Cuando pensamos en lactancia materna, solemos imaginar a una madre que acaba de dar a luz y empieza a amamantar a su bebé. Sin embargo, también es posible producir leche sin haber estado embarazada.
Este proceso se conoce como inducción a la lactancia y permite que una persona pueda amamantar a un bebé aunque no haya pasado por el embarazo o el parto.
Aunque no es algo muy conocido, cada vez más familias preguntan por esta posibilidad.
¿Qué es la inducción a la lactancia?
La inducción a la lactancia es el proceso mediante el cual una persona estimula su cuerpo para producir leche materna sin haber estado embarazada recientemente.
Para conseguirlo se utilizan distintas estrategias que buscan imitar los estímulos hormonales y mecánicos que normalmente ocurren durante el embarazo y el posparto.
Entre ellas pueden incluirse:
- estimulación frecuente del pecho
- uso de sacaleches
- en algunos casos apoyo farmacológico
- contacto frecuente con el bebé (en el momento que sea posible)
- uso de relactador
El objetivo es estimular la producción de leche y permitir que el bebé pueda alimentarse al pecho.
¿En qué casos puede hacerse una inducción a la lactancia?
La inducción a la lactancia puede ser una opción en diferentes situaciones familiares, por ejemplo:
- parejas de dos madres, donde la madre que no ha gestado desea amamantar
- familias que adoptan un bebé
- situaciones en las que la madre que gestó no puede dar el pecho
En muchos casos, más allá de la cantidad de leche producida, el objetivo es también favorecer el vínculo con el bebé y la experiencia de amamantar.
¿Siempre se consigue producir leche?
Cada cuerpo responde de forma diferente a la inducción de la lactancia.

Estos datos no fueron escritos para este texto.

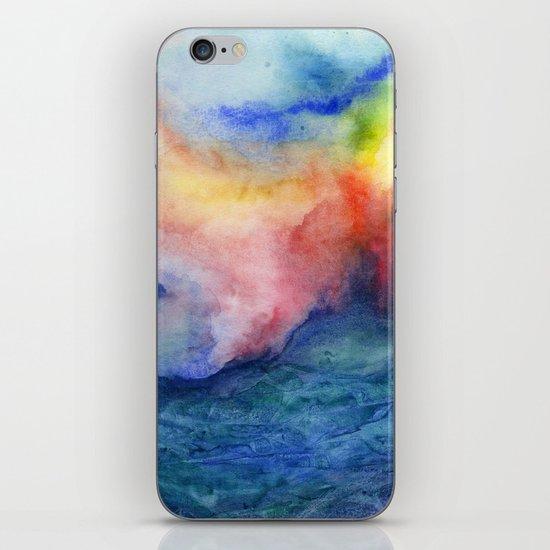 Torrent iPhone & iPod Skin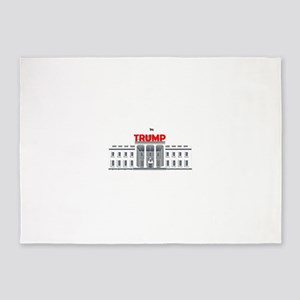 Trump White House 5'x7'Area Rug
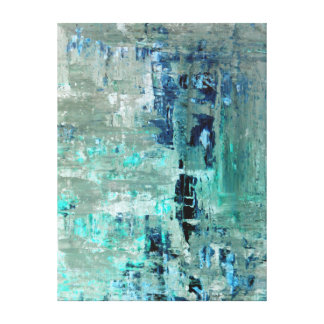 'Generous' Turquoise Abstract Art Canvas Print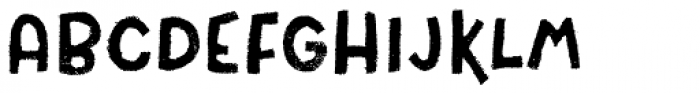 Canvas Text Sans Font UPPERCASE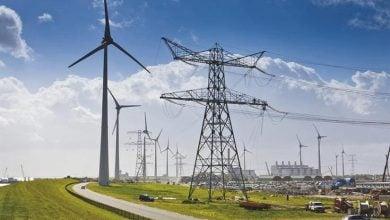 Photo of المفوضية الأوروبية تكشف النقاب عن خطة مواجهة أزمة الطاقة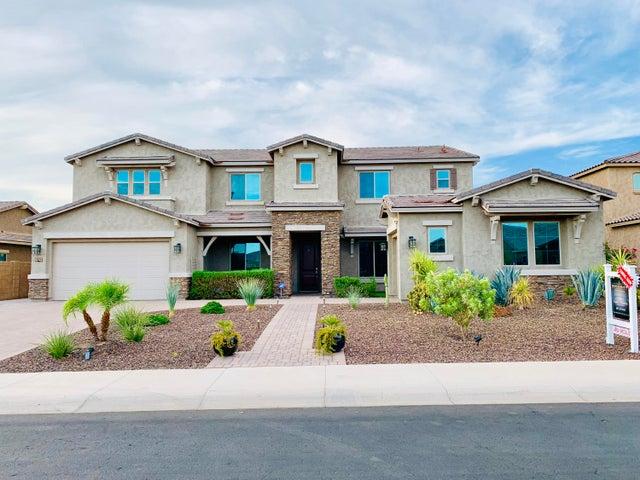 3674 E STRAWBERRY Drive, Gilbert, AZ 85298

Algunas personas consiguen producir cantidades significativas de leche, mientras que en otros casos la producción es menor.
Esto depende de factores como:
- el tiempo disponible para preparar la inducción
- la frecuencia de estimulación del pecho
- la respuesta individual del organismo
- el apoyo profesional durante el proceso
En los casos en los que es necesario se utiliza un relactador, que permite que el bebé reciba leche suplementaria mientras succiona del pecho.
De esta forma el bebé se alimenta adecuadamente y al mismo tiempo se estimula la producción de leche.
La importancia del acompañamiento profesional
La inducción a la lactancia suele requerir planificación, seguimiento y ajustes a lo largo del proceso.
Por eso es muy recomendable contar con el apoyo de una asesora de lactancia certificada IBCLC, que pueda valorar cada caso y diseñar un plan adaptado a la situación de cada familia.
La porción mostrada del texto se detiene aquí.